- **DATASET RECORDS**
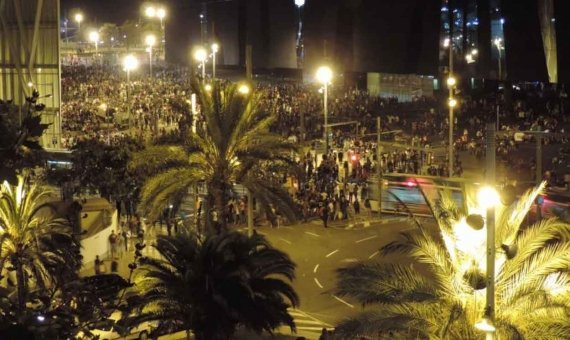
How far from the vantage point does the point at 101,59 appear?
11150 centimetres

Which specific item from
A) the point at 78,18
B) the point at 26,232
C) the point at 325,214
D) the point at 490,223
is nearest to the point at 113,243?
the point at 325,214

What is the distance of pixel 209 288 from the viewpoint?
13.0 metres

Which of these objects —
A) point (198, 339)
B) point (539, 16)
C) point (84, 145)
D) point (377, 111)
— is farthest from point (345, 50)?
point (198, 339)

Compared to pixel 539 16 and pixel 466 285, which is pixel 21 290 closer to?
pixel 466 285

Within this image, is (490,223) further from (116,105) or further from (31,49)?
(116,105)

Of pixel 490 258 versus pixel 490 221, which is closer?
pixel 490 221

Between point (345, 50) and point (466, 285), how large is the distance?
159ft

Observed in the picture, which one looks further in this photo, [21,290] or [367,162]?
[367,162]

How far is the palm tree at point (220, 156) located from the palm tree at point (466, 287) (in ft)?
25.9

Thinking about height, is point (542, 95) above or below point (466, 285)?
above

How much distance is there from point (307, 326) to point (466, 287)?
7.58 m

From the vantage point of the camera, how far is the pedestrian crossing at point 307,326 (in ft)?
59.1

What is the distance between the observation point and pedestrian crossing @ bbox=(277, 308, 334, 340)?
1802 cm

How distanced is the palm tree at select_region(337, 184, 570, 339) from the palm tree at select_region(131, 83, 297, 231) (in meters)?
7.90
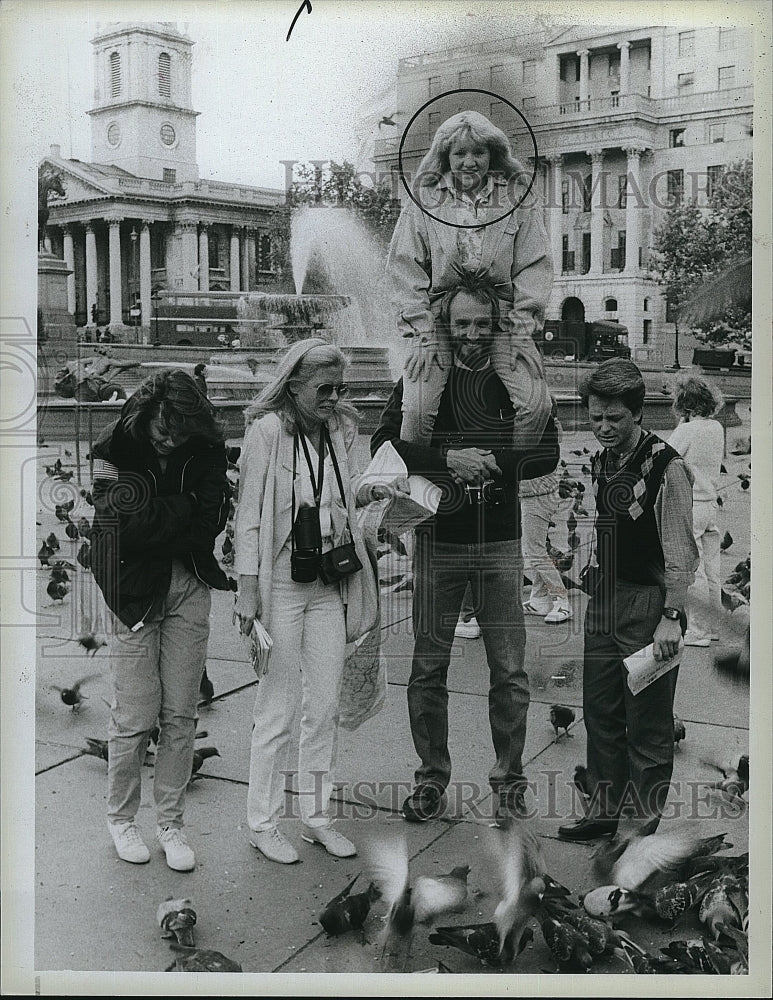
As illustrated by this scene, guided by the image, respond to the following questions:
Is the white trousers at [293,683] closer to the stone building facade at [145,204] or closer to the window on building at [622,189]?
the stone building facade at [145,204]

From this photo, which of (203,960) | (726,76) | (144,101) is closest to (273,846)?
(203,960)

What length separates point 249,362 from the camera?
16.5 feet

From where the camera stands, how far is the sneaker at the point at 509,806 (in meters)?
5.16

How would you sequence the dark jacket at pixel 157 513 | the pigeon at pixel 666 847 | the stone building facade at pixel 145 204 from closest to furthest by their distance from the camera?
the dark jacket at pixel 157 513 → the stone building facade at pixel 145 204 → the pigeon at pixel 666 847

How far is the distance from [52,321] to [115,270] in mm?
337

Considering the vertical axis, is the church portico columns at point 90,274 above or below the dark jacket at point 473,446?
above

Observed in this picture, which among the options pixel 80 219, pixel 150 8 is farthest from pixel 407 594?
pixel 150 8

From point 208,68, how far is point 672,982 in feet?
13.4

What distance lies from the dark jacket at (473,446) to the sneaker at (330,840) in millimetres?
1283

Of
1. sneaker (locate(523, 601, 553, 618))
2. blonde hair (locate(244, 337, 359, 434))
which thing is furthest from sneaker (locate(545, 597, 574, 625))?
blonde hair (locate(244, 337, 359, 434))

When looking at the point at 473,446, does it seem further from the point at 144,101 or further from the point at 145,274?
the point at 144,101

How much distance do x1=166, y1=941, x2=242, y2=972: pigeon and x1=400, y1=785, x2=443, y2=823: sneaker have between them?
2.93 ft

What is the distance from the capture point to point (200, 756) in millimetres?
5117

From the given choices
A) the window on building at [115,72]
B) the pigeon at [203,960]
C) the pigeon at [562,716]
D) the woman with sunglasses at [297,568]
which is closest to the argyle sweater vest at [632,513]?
the pigeon at [562,716]
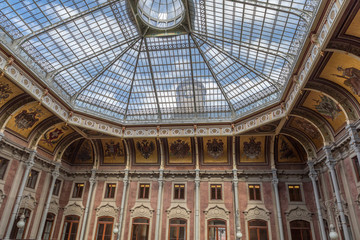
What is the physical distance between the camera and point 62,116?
24828 millimetres

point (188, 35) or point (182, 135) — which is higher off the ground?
point (188, 35)

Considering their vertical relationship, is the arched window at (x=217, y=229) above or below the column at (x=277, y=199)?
below

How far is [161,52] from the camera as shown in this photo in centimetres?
2556

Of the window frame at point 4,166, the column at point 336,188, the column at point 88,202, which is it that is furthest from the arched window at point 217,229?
the window frame at point 4,166

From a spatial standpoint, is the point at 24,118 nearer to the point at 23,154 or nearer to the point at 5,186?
the point at 23,154

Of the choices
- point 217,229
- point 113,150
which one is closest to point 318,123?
point 217,229

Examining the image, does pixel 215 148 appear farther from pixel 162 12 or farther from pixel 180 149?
pixel 162 12

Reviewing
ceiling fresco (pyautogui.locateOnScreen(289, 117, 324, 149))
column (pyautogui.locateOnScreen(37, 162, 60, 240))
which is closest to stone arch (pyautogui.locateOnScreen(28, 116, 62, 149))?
column (pyautogui.locateOnScreen(37, 162, 60, 240))

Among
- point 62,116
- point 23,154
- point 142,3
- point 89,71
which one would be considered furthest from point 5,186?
point 142,3

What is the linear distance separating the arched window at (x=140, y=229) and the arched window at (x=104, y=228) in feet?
8.68

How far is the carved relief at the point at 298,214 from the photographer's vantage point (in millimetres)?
25453

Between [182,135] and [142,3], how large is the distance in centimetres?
1415

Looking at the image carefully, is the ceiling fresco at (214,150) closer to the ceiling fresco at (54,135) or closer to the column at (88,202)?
the column at (88,202)

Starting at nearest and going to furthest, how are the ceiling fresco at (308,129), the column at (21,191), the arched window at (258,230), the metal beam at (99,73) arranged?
the column at (21,191)
the ceiling fresco at (308,129)
the metal beam at (99,73)
the arched window at (258,230)
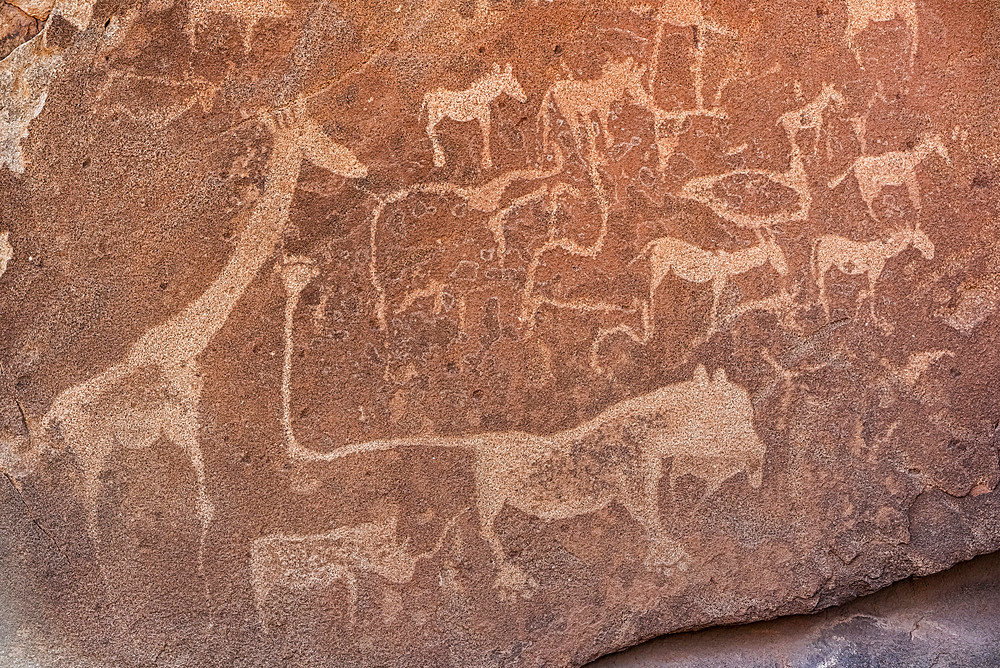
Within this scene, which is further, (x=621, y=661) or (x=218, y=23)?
(x=621, y=661)

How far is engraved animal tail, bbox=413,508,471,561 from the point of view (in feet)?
6.41

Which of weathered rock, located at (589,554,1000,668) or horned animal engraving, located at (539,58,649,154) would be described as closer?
horned animal engraving, located at (539,58,649,154)

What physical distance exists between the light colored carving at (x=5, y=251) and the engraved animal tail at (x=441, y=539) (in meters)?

- **INSTRUCTIONS TO FOLLOW**
Change "closer" to "nearer" in the lines starting at the one containing "Between [182,135] and" and ending at the end of the rows, and give those lines with nothing else altered. Leave the pictures out of your answer.

- **TASK ANSWER**
Between [182,135] and [142,3], how large is the distance in centimetres?
1415

Looking at the image carefully, is the ceiling fresco at (214,150) nearer to the ceiling fresco at (54,135) or nearer to the column at (88,202)?
the column at (88,202)

Starting at nearest and going to furthest, how are the ceiling fresco at (308,129), the column at (21,191), the arched window at (258,230), the metal beam at (99,73) arranged?
the column at (21,191)
the ceiling fresco at (308,129)
the metal beam at (99,73)
the arched window at (258,230)
Within this scene, which is further, (x=621, y=661) or (x=218, y=23)?
(x=621, y=661)

How far is engraved animal tail, bbox=413,508,471,561 from the point of view (in feet)?
6.41

Which of weathered rock, located at (589,554,1000,668) or horned animal engraving, located at (539,58,649,154) would be described as nearer?
horned animal engraving, located at (539,58,649,154)

What physical distance exists between the light colored carving at (x=5, y=251) and the engraved animal tail at (x=441, y=539) (in meters)?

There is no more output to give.